Big Mac makes my Hall ballot
Posted: Tuesday, December 11, 2007 10:56 PM
My ballot arrived in the mail today for the National Baseball Hall of Fame Class of 2008. And it’s bereft of newly eligible candidates who are certified first-ballot members.
The best of the newcomers are Tim Raines and David Justice, and neither one is going to get my vote. Raines is close, and I may change my mind in the future, but I don’t vote for candidates in their first year unless they’re the best of the best. The other first-timers aren’t even close: Brady Anderson, Rod Beck, Shawon Dunston, Chuck Finley, Travis Fryman, Chuck Knoblauch, Rob Nenn, Jose Rijo and Todd Stottlemyre.
Last year, as you’ll remember, was Mark McGwire’s first time on the ballot, and he got just 128 of 545 votes cast – 281 short of what he needed to get in. (To be elected, a player must be named on 75 percent of the ballots.)
Only Cal Ripken Jr. and Tony Gwynn got in. Goose Gossage fell 21 votes short, while Jim Rice was 63 votes away. I voted for both Rice and Gossage, along with Gwynn, Ripken, Tommy John and Bert Blyleven.
Given the lack of an obvious choice and the reluctance of voters to send in an empty ballot, I’m confident that this year, Gossage will finally be recognized for what he was – the greatest relief pitcher of his day. I also hope that Jim Rice will make it in this, his 14th year of eligibility. Both will be on my ballot.
I doubt that Gossage needs any introduction.
But apparently not enough voters remember just how great a player Rice was for Boston during a 16-year career that ended in 1989. He’s one of those guys for whom the numbers do not begin to tell the story. He finished with just 382 home runs and 1,451 RBIs, but for most of his career, he was the last batter any pitcher wanted to see with the game on the line. Like Albert Pujols and David Ortiz today is what he was for a decade and more.

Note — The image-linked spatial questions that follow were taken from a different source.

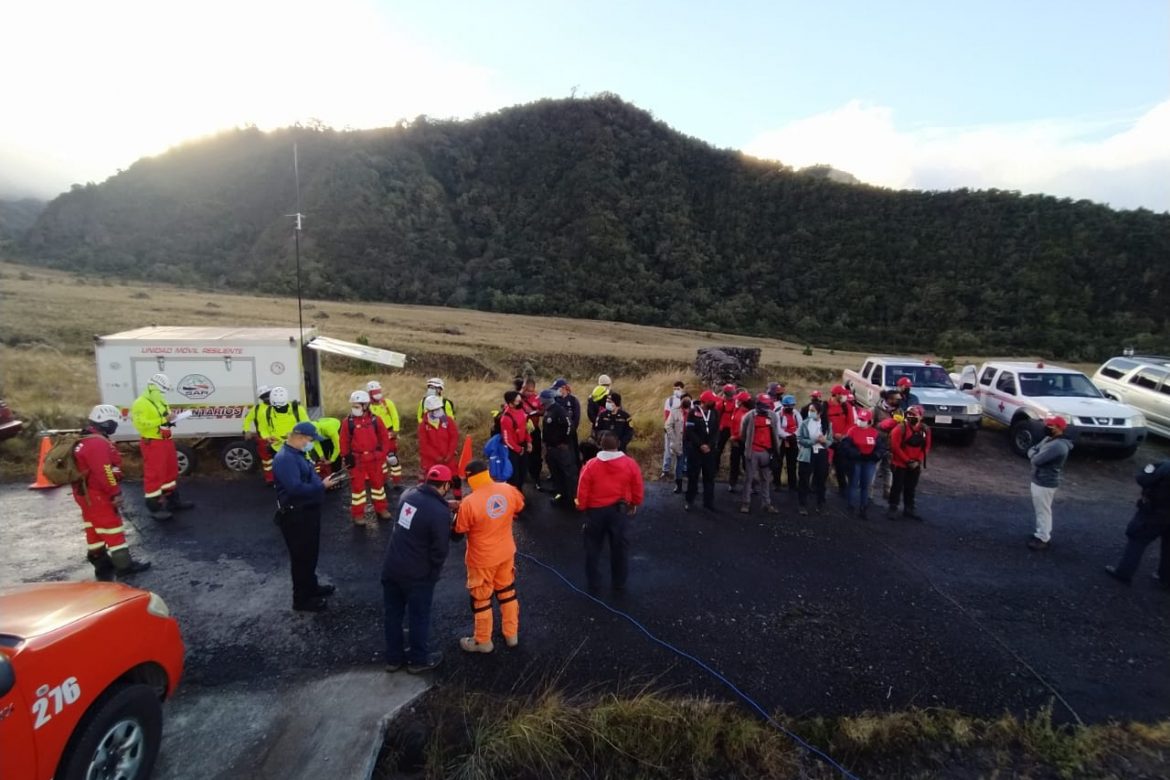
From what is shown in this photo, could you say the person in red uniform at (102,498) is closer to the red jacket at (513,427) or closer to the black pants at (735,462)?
the red jacket at (513,427)

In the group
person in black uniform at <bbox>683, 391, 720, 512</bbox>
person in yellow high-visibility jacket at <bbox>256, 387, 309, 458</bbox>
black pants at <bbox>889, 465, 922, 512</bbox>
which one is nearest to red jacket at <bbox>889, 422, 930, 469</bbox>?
black pants at <bbox>889, 465, 922, 512</bbox>

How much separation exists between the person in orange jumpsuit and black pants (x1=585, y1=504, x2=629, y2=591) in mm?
1220

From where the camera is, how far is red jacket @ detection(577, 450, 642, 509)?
6117 mm

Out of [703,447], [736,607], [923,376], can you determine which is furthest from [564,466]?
[923,376]

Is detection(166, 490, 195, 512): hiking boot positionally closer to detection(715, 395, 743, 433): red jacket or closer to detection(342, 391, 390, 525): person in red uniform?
detection(342, 391, 390, 525): person in red uniform

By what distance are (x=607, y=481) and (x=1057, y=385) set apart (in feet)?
39.9

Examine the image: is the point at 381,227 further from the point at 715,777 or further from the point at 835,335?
the point at 715,777

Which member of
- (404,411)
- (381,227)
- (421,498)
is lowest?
(404,411)

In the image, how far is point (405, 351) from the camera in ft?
71.4

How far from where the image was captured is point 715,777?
4082mm

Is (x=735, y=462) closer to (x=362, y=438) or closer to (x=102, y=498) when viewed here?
(x=362, y=438)

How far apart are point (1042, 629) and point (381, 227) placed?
176 ft

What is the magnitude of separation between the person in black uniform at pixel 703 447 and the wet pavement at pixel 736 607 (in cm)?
32

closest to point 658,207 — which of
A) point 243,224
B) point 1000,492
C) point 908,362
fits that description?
point 243,224
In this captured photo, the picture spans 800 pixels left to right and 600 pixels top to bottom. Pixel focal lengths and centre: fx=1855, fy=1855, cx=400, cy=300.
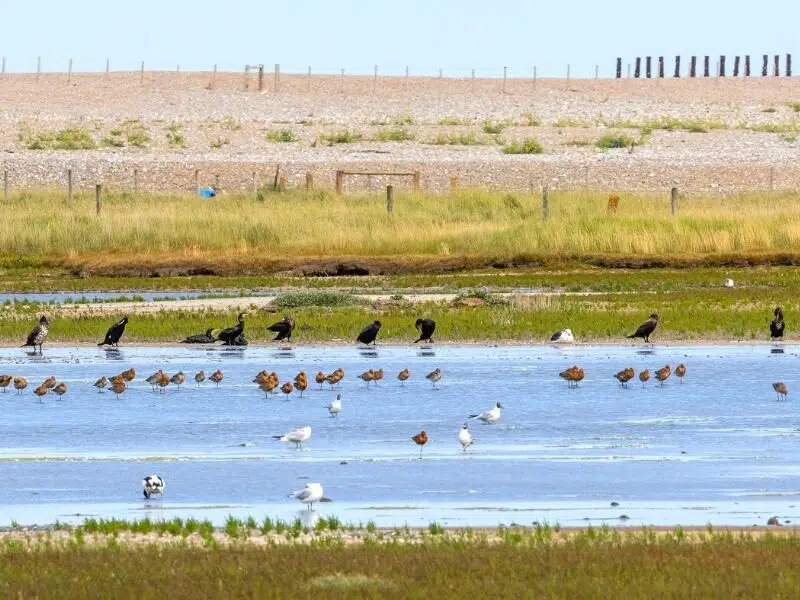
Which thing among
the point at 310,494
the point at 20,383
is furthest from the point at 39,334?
the point at 310,494

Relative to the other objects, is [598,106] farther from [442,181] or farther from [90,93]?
[442,181]

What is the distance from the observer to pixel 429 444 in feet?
59.9

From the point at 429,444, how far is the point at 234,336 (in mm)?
10823

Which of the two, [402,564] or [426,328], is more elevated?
[426,328]

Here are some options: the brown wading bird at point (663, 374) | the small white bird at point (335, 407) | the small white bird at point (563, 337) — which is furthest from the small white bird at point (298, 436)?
the small white bird at point (563, 337)

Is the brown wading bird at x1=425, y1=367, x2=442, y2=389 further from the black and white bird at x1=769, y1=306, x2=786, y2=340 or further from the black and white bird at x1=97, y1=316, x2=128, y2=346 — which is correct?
the black and white bird at x1=769, y1=306, x2=786, y2=340

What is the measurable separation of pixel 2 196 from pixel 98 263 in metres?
15.8

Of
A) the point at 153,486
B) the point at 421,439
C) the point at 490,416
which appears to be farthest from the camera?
the point at 490,416

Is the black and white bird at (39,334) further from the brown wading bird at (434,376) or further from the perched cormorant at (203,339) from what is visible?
the brown wading bird at (434,376)

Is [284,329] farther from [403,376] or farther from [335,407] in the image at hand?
[335,407]

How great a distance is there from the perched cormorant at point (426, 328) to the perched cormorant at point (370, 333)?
0.65m

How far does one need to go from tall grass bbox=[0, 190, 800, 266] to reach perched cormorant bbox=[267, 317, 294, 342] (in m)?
13.0

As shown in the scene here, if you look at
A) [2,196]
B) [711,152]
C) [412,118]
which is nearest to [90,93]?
[412,118]

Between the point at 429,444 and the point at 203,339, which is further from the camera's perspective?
the point at 203,339
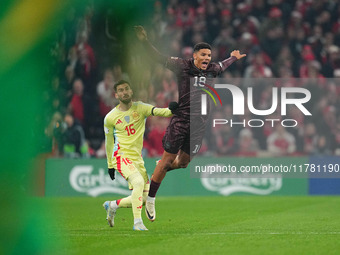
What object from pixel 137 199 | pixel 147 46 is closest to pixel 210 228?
pixel 137 199

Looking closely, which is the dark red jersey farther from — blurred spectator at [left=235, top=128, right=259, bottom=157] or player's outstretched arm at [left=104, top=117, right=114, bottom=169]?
blurred spectator at [left=235, top=128, right=259, bottom=157]

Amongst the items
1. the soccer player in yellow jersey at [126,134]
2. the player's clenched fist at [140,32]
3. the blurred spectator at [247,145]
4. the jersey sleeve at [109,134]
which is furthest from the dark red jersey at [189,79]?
→ the blurred spectator at [247,145]

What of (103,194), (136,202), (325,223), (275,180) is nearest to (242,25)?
(275,180)

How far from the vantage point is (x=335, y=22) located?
18.8 m

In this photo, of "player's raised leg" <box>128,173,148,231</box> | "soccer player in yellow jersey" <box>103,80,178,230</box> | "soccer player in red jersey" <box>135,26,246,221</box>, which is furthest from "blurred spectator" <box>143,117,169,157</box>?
"player's raised leg" <box>128,173,148,231</box>

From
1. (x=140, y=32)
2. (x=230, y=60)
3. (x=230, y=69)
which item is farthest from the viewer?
(x=230, y=69)

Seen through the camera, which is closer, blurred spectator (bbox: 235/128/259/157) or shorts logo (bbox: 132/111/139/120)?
shorts logo (bbox: 132/111/139/120)

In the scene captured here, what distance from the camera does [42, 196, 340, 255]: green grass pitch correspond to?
6504 millimetres

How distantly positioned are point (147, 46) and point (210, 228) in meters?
2.45

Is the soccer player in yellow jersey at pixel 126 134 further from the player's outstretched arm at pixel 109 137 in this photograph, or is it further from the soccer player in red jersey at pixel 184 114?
the soccer player in red jersey at pixel 184 114

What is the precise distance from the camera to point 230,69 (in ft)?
57.7

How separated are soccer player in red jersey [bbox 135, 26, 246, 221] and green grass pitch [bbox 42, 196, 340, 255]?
31.5 inches

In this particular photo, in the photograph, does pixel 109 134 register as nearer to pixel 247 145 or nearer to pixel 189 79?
pixel 189 79

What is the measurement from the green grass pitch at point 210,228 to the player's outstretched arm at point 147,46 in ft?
7.15
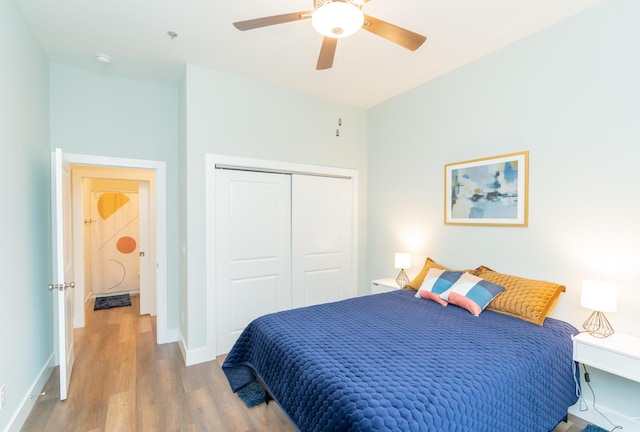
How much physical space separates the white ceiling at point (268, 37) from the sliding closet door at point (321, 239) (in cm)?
124

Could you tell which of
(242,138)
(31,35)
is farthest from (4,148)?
(242,138)

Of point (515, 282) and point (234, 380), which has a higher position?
point (515, 282)

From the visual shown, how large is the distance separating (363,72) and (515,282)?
2.39 metres

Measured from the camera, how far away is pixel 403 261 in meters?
3.41

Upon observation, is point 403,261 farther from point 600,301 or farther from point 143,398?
point 143,398

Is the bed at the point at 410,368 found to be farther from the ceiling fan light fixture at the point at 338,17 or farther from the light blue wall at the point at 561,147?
the ceiling fan light fixture at the point at 338,17

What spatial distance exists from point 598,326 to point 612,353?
0.35m

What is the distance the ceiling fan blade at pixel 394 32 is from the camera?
172 cm

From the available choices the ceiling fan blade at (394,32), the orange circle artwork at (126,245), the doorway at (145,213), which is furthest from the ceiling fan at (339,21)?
the orange circle artwork at (126,245)

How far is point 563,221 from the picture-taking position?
2.33 metres

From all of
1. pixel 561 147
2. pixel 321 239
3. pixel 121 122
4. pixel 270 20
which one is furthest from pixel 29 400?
pixel 561 147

Rice won one MVP and in five other years was among the top five. That’s one of the reasons (The number of years he was a dominant player is the other) I vote for him and not for Don Mattingly, who won one MVP and was a top-five candidate just one other time. But the bottom line here is Rice deserves to be in.
Others will use similar arguments to get Andre Dawson in, and he may make it this year. But I’m not voting for him.
I get a lot of heat from a couple of friends who know what they’re talking about when I say I will continue to vote for Tommy John and Bert Blyleven, neither of whom has 300 wins and both of whom were compilers to a degree. But I don’t think 300 wins is the only measure of pitching greatness, and both John and Blyleven were superior pitchers who won year after year and finished with ERAs well within Hall of Fame range. (Jack Morris’ ERA is a bloated 3.90, which is why I don’t vote for him.) John finished with 288 wins and Blyleven with 287. If Don Sutton can get in after a career made up of scuffballs and cut balls, John and Blyleven get my vote.
So that’s my ballot – Gossage, John, Blyleven and Rice.
Oh, and one more: McGwire.
Yeah, yeah, I know all about the ‘roids, but when he was allegedly using them, they weren’t illegal. And, while I don’t think 500 home runs is automatic, McGwire’s 583 are more than enough. He was the premier home-run hitter of his day playing against other players who were as juiced as he was. He would have been the premier slugger without the drugs, too. I’m not holding him responsible for something baseball never told him not to do.
He won’t get in, but he’s on my ballot.